Irán declaró que 'bajo ninguna circunstancia' el estrecho de Ormuz volverá a estar abierto al tránsito de petroleros como antes de la guerra con Israel y Estados Unidos. Por ese estrecho circula alrededor de 20% del petróleo mundial, y su cierre práctico disparó el precio del crudo Brent hasta casi 108 dólares por barril, el nivel más alto desde el inicio del conflicto.
El ministro de Relaciones Exteriores iraní entregó durante su viaje a Pakistán una lista de 'líneas rojas' que Teherán exige respetar para continuar cualquier negociación con Washington. Funcionarios estadounidenses, por su parte, cancelaron un viaje previsto a Islamabad para conversaciones de paz, lo que atenúa las esperanzas de un cese al fuego a corto plazo.

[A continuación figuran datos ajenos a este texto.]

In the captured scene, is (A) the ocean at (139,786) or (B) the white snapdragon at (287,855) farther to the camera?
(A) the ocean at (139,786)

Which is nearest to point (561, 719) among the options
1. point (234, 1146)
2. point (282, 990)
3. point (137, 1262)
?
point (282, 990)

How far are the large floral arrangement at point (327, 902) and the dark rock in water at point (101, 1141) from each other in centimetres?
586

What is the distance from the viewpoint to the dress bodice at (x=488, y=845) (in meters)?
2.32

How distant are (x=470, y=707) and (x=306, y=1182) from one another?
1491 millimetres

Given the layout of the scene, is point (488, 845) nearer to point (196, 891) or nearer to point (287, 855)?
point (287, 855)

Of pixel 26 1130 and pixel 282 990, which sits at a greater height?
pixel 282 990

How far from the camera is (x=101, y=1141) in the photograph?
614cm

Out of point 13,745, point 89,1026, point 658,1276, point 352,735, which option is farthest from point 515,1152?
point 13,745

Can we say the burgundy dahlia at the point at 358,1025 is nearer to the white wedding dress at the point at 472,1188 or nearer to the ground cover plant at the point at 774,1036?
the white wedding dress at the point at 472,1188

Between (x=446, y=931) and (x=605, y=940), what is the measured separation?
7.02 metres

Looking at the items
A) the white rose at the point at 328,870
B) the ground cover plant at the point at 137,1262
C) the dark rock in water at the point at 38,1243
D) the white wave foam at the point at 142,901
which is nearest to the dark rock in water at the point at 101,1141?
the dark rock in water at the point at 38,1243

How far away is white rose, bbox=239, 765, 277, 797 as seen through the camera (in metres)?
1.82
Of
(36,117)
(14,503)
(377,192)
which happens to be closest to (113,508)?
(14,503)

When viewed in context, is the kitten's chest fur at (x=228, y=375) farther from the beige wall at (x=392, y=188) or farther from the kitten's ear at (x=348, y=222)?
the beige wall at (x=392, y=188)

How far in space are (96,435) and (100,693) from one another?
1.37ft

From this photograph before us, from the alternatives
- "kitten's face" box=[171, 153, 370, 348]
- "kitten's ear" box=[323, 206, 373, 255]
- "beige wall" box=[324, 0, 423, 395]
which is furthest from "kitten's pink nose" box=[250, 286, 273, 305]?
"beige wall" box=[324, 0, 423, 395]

El canciller alemán Friedrich Merz calificó la postura de Irán como una 'humillación' hacia Estados Unidos y atribuyó el impasse a que Washington entró al conflicto sin una estrategia clara ni un plan de salida. Israel continuó con ataques aéreos contra infraestructura de Hezbolá en el valle de la Bekaa y el sur del Líbano, donde la cifra de muertos supera los 2,500 desde el 2 de marzo.
Goldman Sachs revisó al alza sus proyecciones y estima el Brent en 90 dólares para el cuarto trimestre como escenario conservador. El impacto del conflicto ya se siente en los precios de las materias primas, las cadenas de suministro globales y el gasto de defensa, que aumentó 2.9% en términos reales el año pasado impulsado por Europa y Asia-Oceanía.